# Instructions to follow
Retype the data word for word, from the line containing "Is (x=208, y=291)" through the line containing "3. point (201, 128)", including both of those lines.

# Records
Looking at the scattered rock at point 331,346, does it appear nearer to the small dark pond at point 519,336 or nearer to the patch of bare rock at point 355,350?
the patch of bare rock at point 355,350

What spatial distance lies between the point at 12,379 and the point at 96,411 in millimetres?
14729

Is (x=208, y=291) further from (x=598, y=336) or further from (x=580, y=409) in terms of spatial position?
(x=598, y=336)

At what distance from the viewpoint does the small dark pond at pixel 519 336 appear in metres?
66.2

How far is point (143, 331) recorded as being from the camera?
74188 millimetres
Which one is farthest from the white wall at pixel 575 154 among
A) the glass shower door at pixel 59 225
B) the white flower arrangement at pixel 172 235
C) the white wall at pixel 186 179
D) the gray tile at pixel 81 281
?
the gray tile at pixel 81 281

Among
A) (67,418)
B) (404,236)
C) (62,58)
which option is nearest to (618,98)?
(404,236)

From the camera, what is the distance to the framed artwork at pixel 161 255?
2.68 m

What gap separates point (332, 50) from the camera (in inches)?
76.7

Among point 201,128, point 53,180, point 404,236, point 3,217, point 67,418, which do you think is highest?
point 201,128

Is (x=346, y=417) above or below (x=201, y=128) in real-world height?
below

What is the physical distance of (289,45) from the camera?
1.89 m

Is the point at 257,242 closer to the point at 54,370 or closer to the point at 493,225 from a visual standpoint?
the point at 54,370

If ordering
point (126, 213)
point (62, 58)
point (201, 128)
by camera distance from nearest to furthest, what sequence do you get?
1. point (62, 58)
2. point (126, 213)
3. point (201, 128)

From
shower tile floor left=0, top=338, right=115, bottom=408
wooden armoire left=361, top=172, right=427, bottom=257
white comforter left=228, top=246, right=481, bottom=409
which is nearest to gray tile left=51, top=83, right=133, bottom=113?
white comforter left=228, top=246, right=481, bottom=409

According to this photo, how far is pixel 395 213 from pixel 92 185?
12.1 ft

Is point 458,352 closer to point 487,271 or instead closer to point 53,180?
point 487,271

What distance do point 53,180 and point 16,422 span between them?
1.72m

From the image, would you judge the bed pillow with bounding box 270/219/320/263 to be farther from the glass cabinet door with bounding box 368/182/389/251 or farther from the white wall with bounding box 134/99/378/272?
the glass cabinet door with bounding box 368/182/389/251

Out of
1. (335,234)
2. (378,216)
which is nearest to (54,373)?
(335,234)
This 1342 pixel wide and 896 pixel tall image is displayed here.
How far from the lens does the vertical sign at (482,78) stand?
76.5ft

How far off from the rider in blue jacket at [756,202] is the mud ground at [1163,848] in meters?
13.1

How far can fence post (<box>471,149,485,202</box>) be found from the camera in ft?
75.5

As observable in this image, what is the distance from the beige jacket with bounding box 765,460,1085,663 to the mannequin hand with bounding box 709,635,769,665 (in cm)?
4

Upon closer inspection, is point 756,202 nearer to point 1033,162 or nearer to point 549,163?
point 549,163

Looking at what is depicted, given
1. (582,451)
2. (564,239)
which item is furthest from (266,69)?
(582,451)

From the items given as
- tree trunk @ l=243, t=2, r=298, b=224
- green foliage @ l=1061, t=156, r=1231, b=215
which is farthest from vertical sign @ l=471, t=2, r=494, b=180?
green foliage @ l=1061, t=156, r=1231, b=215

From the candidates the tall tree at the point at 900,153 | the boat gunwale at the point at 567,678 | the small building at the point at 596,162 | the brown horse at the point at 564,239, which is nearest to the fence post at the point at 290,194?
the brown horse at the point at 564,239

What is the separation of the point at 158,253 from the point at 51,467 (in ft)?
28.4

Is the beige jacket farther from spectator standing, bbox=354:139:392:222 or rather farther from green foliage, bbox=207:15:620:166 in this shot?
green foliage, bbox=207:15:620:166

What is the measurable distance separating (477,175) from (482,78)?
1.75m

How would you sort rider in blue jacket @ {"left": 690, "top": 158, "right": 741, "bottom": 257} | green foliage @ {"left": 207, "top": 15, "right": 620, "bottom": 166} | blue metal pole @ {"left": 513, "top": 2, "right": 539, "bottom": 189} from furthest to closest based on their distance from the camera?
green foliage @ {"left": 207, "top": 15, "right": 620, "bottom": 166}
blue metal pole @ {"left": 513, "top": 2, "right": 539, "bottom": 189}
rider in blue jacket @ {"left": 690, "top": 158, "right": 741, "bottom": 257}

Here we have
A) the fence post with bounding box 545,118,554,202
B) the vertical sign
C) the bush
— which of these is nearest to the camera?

# The solution
Is (x=208, y=291) further from (x=598, y=336) or further from (x=580, y=409) in terms of spatial position?
(x=598, y=336)

At what distance from the viewpoint does the small dark pond at pixel 519 336 appear in metres?
66.2

How far is point (143, 331) recorded as being from the camera?
74188 millimetres
Which one is farthest from the white wall at pixel 575 154 among
A) the glass shower door at pixel 59 225
B) the white flower arrangement at pixel 172 235
C) the white wall at pixel 186 179
D) the gray tile at pixel 81 281
?
the gray tile at pixel 81 281

Among
A) (67,418)
B) (404,236)
C) (62,58)
which option is nearest to (618,98)?
(404,236)

From the camera, what is the distance to the framed artwork at pixel 161 255?
2.68 m

What gap separates point (332, 50) from the camera (in inches)?
76.7

Among point 201,128, point 53,180, point 404,236, point 3,217, point 67,418, which do you think is highest?
point 201,128

Is (x=346, y=417) above or below (x=201, y=128) in real-world height?
below

What is the physical distance of (289,45) from the camera?
1.89 m

Is the point at 257,242 closer to the point at 54,370 or closer to the point at 493,225 from a visual standpoint?
the point at 54,370

If ordering
point (126, 213)
point (62, 58)
point (201, 128)
by camera distance from nearest to furthest, what sequence do you get?
1. point (62, 58)
2. point (126, 213)
3. point (201, 128)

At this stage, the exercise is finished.